## Start TEXT SEGMENT
A teleconverter (sometimes called tele extender) is a secondary lens mounted between a camera and a photographic lens which enlarges the central part of an image obtained by the lens. For example, a 2× teleconverter for a 35 mm camera enlarges the central 12×18 mm part of an image to the size of 24×36 mm in the standard 35 mm film format.
Teleconverters are typically made in 1.4×, 1.7×, 2× and 3× variants, with 1.4× and 2× being the most common. A 2× teleconverter doubles the apparent focal length of a given lens. Teleconverters also decrease the intensity of the light that reaches the film plane (or sensor) by the square of its magnification. A 2× teleconverter reduces the light to 1/4, doubles the focal ratio and halves the resolution of the master lens it is connected to. This, however, does not necessarily halve the resolution of the digital image.
A closely related device reduces the focal length. It is generally marketed under the name speed booster, though the term telecompressor has also been used. It is used in particular to adapt DSLR lenses to mirrorless cameras. Here the magnification is less than 1, typically 0.71× or 0.64×. In this case, the effective aperture increases accordingly.
A teleconverter works similarly to a telephoto group of a proper telephoto lens. It consists of a group of lenses which together act as a single diverging lens. The location of a teleconverter is such that the image produced by the lens is located behind the teleconverter in a distance smaller than its focal length. This image is a virtual object of the teleconverter, which is then focused further away and thus enlarged. For example, when a single negative lens is placed so that the image formed by the lens is located in the midpoint between the lens and its focal point, then the lens produces the image in its focal point and enlarging it two-fold, thereby acting as a 2× teleconverter.
When used with somewhat slow lenses they may reduce the effective aperture enough that the camera's autofocus system will no longer work; depending on the camera system, this may range from f/5.6 to f/8.
## End TEXT SEGMENT
## SHORT PROBLEM
Copy the passage on teleconverters word for word, from "A closely related" to "aperture increases accordingly.".
## Start EXTRACTED MATERIAL
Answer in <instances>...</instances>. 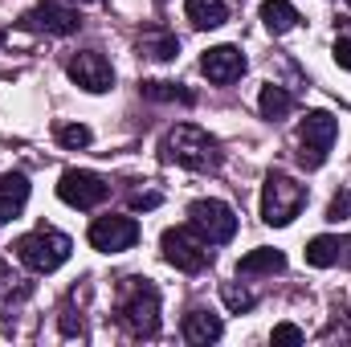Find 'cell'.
Instances as JSON below:
<instances>
[{
  "instance_id": "15",
  "label": "cell",
  "mask_w": 351,
  "mask_h": 347,
  "mask_svg": "<svg viewBox=\"0 0 351 347\" xmlns=\"http://www.w3.org/2000/svg\"><path fill=\"white\" fill-rule=\"evenodd\" d=\"M184 12H188V21H192L196 29H221V25L229 21L225 0H188Z\"/></svg>"
},
{
  "instance_id": "21",
  "label": "cell",
  "mask_w": 351,
  "mask_h": 347,
  "mask_svg": "<svg viewBox=\"0 0 351 347\" xmlns=\"http://www.w3.org/2000/svg\"><path fill=\"white\" fill-rule=\"evenodd\" d=\"M335 241H339V237H327V233H323V237H315V241L306 246V261H311V265H319V270L335 265Z\"/></svg>"
},
{
  "instance_id": "30",
  "label": "cell",
  "mask_w": 351,
  "mask_h": 347,
  "mask_svg": "<svg viewBox=\"0 0 351 347\" xmlns=\"http://www.w3.org/2000/svg\"><path fill=\"white\" fill-rule=\"evenodd\" d=\"M86 4H94V0H86Z\"/></svg>"
},
{
  "instance_id": "28",
  "label": "cell",
  "mask_w": 351,
  "mask_h": 347,
  "mask_svg": "<svg viewBox=\"0 0 351 347\" xmlns=\"http://www.w3.org/2000/svg\"><path fill=\"white\" fill-rule=\"evenodd\" d=\"M160 204V192H135L131 196V208H156Z\"/></svg>"
},
{
  "instance_id": "12",
  "label": "cell",
  "mask_w": 351,
  "mask_h": 347,
  "mask_svg": "<svg viewBox=\"0 0 351 347\" xmlns=\"http://www.w3.org/2000/svg\"><path fill=\"white\" fill-rule=\"evenodd\" d=\"M200 74L217 86H229L245 74V53L237 45H213L204 58H200Z\"/></svg>"
},
{
  "instance_id": "8",
  "label": "cell",
  "mask_w": 351,
  "mask_h": 347,
  "mask_svg": "<svg viewBox=\"0 0 351 347\" xmlns=\"http://www.w3.org/2000/svg\"><path fill=\"white\" fill-rule=\"evenodd\" d=\"M58 196H62L70 208H98V204L110 196V184L94 172L70 168V172H62V180H58Z\"/></svg>"
},
{
  "instance_id": "19",
  "label": "cell",
  "mask_w": 351,
  "mask_h": 347,
  "mask_svg": "<svg viewBox=\"0 0 351 347\" xmlns=\"http://www.w3.org/2000/svg\"><path fill=\"white\" fill-rule=\"evenodd\" d=\"M143 53H152L156 62H172L180 53V41L172 33H152V37H143Z\"/></svg>"
},
{
  "instance_id": "16",
  "label": "cell",
  "mask_w": 351,
  "mask_h": 347,
  "mask_svg": "<svg viewBox=\"0 0 351 347\" xmlns=\"http://www.w3.org/2000/svg\"><path fill=\"white\" fill-rule=\"evenodd\" d=\"M286 270V254L282 250H254V254H245V258L237 261V274H282Z\"/></svg>"
},
{
  "instance_id": "2",
  "label": "cell",
  "mask_w": 351,
  "mask_h": 347,
  "mask_svg": "<svg viewBox=\"0 0 351 347\" xmlns=\"http://www.w3.org/2000/svg\"><path fill=\"white\" fill-rule=\"evenodd\" d=\"M160 156L168 164H180V168H192V172H213L221 168V147L208 131L192 127V123H180L172 127L164 139H160Z\"/></svg>"
},
{
  "instance_id": "17",
  "label": "cell",
  "mask_w": 351,
  "mask_h": 347,
  "mask_svg": "<svg viewBox=\"0 0 351 347\" xmlns=\"http://www.w3.org/2000/svg\"><path fill=\"white\" fill-rule=\"evenodd\" d=\"M262 25L269 33H290L298 25V12L290 0H262Z\"/></svg>"
},
{
  "instance_id": "18",
  "label": "cell",
  "mask_w": 351,
  "mask_h": 347,
  "mask_svg": "<svg viewBox=\"0 0 351 347\" xmlns=\"http://www.w3.org/2000/svg\"><path fill=\"white\" fill-rule=\"evenodd\" d=\"M258 106H262V115L269 119V123H278V119H286L290 110H294V98H290V90L282 86H262V98H258Z\"/></svg>"
},
{
  "instance_id": "25",
  "label": "cell",
  "mask_w": 351,
  "mask_h": 347,
  "mask_svg": "<svg viewBox=\"0 0 351 347\" xmlns=\"http://www.w3.org/2000/svg\"><path fill=\"white\" fill-rule=\"evenodd\" d=\"M302 339H306V335H302V331H298V327H294V323H278V327H274V344H302Z\"/></svg>"
},
{
  "instance_id": "7",
  "label": "cell",
  "mask_w": 351,
  "mask_h": 347,
  "mask_svg": "<svg viewBox=\"0 0 351 347\" xmlns=\"http://www.w3.org/2000/svg\"><path fill=\"white\" fill-rule=\"evenodd\" d=\"M188 221H192V229H196L208 246H225V241H233V233H237V213H233L225 200H192V204H188Z\"/></svg>"
},
{
  "instance_id": "29",
  "label": "cell",
  "mask_w": 351,
  "mask_h": 347,
  "mask_svg": "<svg viewBox=\"0 0 351 347\" xmlns=\"http://www.w3.org/2000/svg\"><path fill=\"white\" fill-rule=\"evenodd\" d=\"M0 41H4V33H0Z\"/></svg>"
},
{
  "instance_id": "6",
  "label": "cell",
  "mask_w": 351,
  "mask_h": 347,
  "mask_svg": "<svg viewBox=\"0 0 351 347\" xmlns=\"http://www.w3.org/2000/svg\"><path fill=\"white\" fill-rule=\"evenodd\" d=\"M160 250H164V258L172 261L176 270H184V274H200L208 261H213V250H208V241L196 233V229H164V237H160Z\"/></svg>"
},
{
  "instance_id": "1",
  "label": "cell",
  "mask_w": 351,
  "mask_h": 347,
  "mask_svg": "<svg viewBox=\"0 0 351 347\" xmlns=\"http://www.w3.org/2000/svg\"><path fill=\"white\" fill-rule=\"evenodd\" d=\"M114 315L127 335L152 339L160 331V290L152 278H123L114 294Z\"/></svg>"
},
{
  "instance_id": "11",
  "label": "cell",
  "mask_w": 351,
  "mask_h": 347,
  "mask_svg": "<svg viewBox=\"0 0 351 347\" xmlns=\"http://www.w3.org/2000/svg\"><path fill=\"white\" fill-rule=\"evenodd\" d=\"M66 70H70V78H74V82H78L82 90H90V94H102V90L114 86V70H110V62H106L98 49L74 53Z\"/></svg>"
},
{
  "instance_id": "10",
  "label": "cell",
  "mask_w": 351,
  "mask_h": 347,
  "mask_svg": "<svg viewBox=\"0 0 351 347\" xmlns=\"http://www.w3.org/2000/svg\"><path fill=\"white\" fill-rule=\"evenodd\" d=\"M139 241V225L131 217H98L90 225V246L98 254H123Z\"/></svg>"
},
{
  "instance_id": "5",
  "label": "cell",
  "mask_w": 351,
  "mask_h": 347,
  "mask_svg": "<svg viewBox=\"0 0 351 347\" xmlns=\"http://www.w3.org/2000/svg\"><path fill=\"white\" fill-rule=\"evenodd\" d=\"M335 135H339V123L327 115V110H311L306 119H302V127H298V164L302 168H323L327 164V152H331V143H335Z\"/></svg>"
},
{
  "instance_id": "24",
  "label": "cell",
  "mask_w": 351,
  "mask_h": 347,
  "mask_svg": "<svg viewBox=\"0 0 351 347\" xmlns=\"http://www.w3.org/2000/svg\"><path fill=\"white\" fill-rule=\"evenodd\" d=\"M348 217H351V192H339V196L327 204V221L339 225V221H348Z\"/></svg>"
},
{
  "instance_id": "3",
  "label": "cell",
  "mask_w": 351,
  "mask_h": 347,
  "mask_svg": "<svg viewBox=\"0 0 351 347\" xmlns=\"http://www.w3.org/2000/svg\"><path fill=\"white\" fill-rule=\"evenodd\" d=\"M302 204H306V188L298 180H290V176H282V172L265 176V184H262V221L265 225H274V229L290 225L302 213Z\"/></svg>"
},
{
  "instance_id": "14",
  "label": "cell",
  "mask_w": 351,
  "mask_h": 347,
  "mask_svg": "<svg viewBox=\"0 0 351 347\" xmlns=\"http://www.w3.org/2000/svg\"><path fill=\"white\" fill-rule=\"evenodd\" d=\"M29 200V176L25 172H4L0 176V225H8Z\"/></svg>"
},
{
  "instance_id": "4",
  "label": "cell",
  "mask_w": 351,
  "mask_h": 347,
  "mask_svg": "<svg viewBox=\"0 0 351 347\" xmlns=\"http://www.w3.org/2000/svg\"><path fill=\"white\" fill-rule=\"evenodd\" d=\"M70 250H74V241L66 233H58V229H37V233H25L16 241V258L29 270H37V274H53L58 265H66Z\"/></svg>"
},
{
  "instance_id": "20",
  "label": "cell",
  "mask_w": 351,
  "mask_h": 347,
  "mask_svg": "<svg viewBox=\"0 0 351 347\" xmlns=\"http://www.w3.org/2000/svg\"><path fill=\"white\" fill-rule=\"evenodd\" d=\"M221 298H225V307H229V311H237V315L258 307V294H254V290H245V286H237V282H225V286H221Z\"/></svg>"
},
{
  "instance_id": "26",
  "label": "cell",
  "mask_w": 351,
  "mask_h": 347,
  "mask_svg": "<svg viewBox=\"0 0 351 347\" xmlns=\"http://www.w3.org/2000/svg\"><path fill=\"white\" fill-rule=\"evenodd\" d=\"M331 58H335L343 70H351V37H339V41L331 45Z\"/></svg>"
},
{
  "instance_id": "27",
  "label": "cell",
  "mask_w": 351,
  "mask_h": 347,
  "mask_svg": "<svg viewBox=\"0 0 351 347\" xmlns=\"http://www.w3.org/2000/svg\"><path fill=\"white\" fill-rule=\"evenodd\" d=\"M335 265H348L351 270V237H339L335 241Z\"/></svg>"
},
{
  "instance_id": "13",
  "label": "cell",
  "mask_w": 351,
  "mask_h": 347,
  "mask_svg": "<svg viewBox=\"0 0 351 347\" xmlns=\"http://www.w3.org/2000/svg\"><path fill=\"white\" fill-rule=\"evenodd\" d=\"M221 335H225V323H221L213 311H200V307H196V311L184 315V339H188V344L208 347V344H217Z\"/></svg>"
},
{
  "instance_id": "22",
  "label": "cell",
  "mask_w": 351,
  "mask_h": 347,
  "mask_svg": "<svg viewBox=\"0 0 351 347\" xmlns=\"http://www.w3.org/2000/svg\"><path fill=\"white\" fill-rule=\"evenodd\" d=\"M90 139H94V131H90L86 123H66V127H58V143H62V147H70V152L90 147Z\"/></svg>"
},
{
  "instance_id": "23",
  "label": "cell",
  "mask_w": 351,
  "mask_h": 347,
  "mask_svg": "<svg viewBox=\"0 0 351 347\" xmlns=\"http://www.w3.org/2000/svg\"><path fill=\"white\" fill-rule=\"evenodd\" d=\"M143 98H152V102H192V94L188 90H180V86H172V82H143Z\"/></svg>"
},
{
  "instance_id": "9",
  "label": "cell",
  "mask_w": 351,
  "mask_h": 347,
  "mask_svg": "<svg viewBox=\"0 0 351 347\" xmlns=\"http://www.w3.org/2000/svg\"><path fill=\"white\" fill-rule=\"evenodd\" d=\"M21 25H25V29H33V33L70 37V33H78V29H82V16H78L74 8H66V4L45 0V4H37V8H29V12L21 16Z\"/></svg>"
}]
</instances>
## End EXTRACTED MATERIAL
## THE REPLY
A closely related device reduces the focal length. It is generally marketed under the name speed booster, though the term telecompressor has also been used. It is used in particular to adapt DSLR lenses to mirrorless cameras. Here the magnification is less than 1, typically 0.71× or 0.64×. In this case, the effective aperture increases accordingly.